(Records from a collection)
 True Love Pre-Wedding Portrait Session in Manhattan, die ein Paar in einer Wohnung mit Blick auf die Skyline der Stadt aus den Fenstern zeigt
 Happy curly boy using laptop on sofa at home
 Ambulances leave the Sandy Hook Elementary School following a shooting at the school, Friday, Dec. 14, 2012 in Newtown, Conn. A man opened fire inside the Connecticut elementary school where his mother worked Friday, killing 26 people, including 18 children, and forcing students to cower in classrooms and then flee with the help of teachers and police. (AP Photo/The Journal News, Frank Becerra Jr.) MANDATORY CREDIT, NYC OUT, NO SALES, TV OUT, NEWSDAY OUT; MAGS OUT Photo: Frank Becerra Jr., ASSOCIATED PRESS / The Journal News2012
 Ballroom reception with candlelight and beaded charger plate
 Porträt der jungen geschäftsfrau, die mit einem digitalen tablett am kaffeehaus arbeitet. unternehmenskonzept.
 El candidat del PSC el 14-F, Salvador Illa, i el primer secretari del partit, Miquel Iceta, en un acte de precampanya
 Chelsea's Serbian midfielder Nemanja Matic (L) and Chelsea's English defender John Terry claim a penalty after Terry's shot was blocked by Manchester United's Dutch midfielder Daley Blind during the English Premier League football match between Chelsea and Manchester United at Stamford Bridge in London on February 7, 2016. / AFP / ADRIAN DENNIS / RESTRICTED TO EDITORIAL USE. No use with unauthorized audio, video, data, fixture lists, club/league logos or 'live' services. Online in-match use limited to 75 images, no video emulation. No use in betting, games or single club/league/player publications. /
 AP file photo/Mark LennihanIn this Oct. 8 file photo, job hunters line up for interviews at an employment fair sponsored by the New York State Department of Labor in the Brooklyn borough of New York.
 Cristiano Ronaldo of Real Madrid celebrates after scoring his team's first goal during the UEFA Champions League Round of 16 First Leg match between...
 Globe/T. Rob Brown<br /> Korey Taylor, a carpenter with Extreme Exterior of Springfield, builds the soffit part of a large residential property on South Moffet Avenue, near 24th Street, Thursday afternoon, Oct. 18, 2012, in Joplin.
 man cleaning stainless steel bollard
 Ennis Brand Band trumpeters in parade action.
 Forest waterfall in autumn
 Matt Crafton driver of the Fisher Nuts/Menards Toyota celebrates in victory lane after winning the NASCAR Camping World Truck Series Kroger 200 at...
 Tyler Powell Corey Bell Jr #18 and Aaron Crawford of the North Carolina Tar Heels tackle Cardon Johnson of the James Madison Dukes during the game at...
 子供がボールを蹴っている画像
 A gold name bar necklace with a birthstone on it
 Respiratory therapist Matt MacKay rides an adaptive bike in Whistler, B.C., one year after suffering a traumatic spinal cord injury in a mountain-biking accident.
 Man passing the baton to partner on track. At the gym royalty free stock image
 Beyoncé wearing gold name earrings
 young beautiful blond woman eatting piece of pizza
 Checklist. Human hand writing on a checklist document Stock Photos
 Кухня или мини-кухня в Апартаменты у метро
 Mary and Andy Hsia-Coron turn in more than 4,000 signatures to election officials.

▶ Problem details:
Out of the preceding entries, pull each line that contains the word "League".

▶ Exercise result:
 Chelsea's Serbian midfielder Nemanja Matic (L) and Chelsea's English defender John Terry claim a penalty after Terry's shot was blocked by Manchester United's Dutch midfielder Daley Blind during the English Premier League football match between Chelsea and Manchester United at Stamford Bridge in London on February 7, 2016. / AFP / ADRIAN DENNIS / RESTRICTED TO EDITORIAL USE. No use with unauthorized audio, video, data, fixture lists, club/league logos or 'live' services. Online in-match use limited to 75 images, no video emulation. No use in betting, games or single club/league/player publications. /
 Cristiano Ronaldo of Real Madrid celebrates after scoring his team's first goal during the UEFA Champions League Round of 16 First Leg match between...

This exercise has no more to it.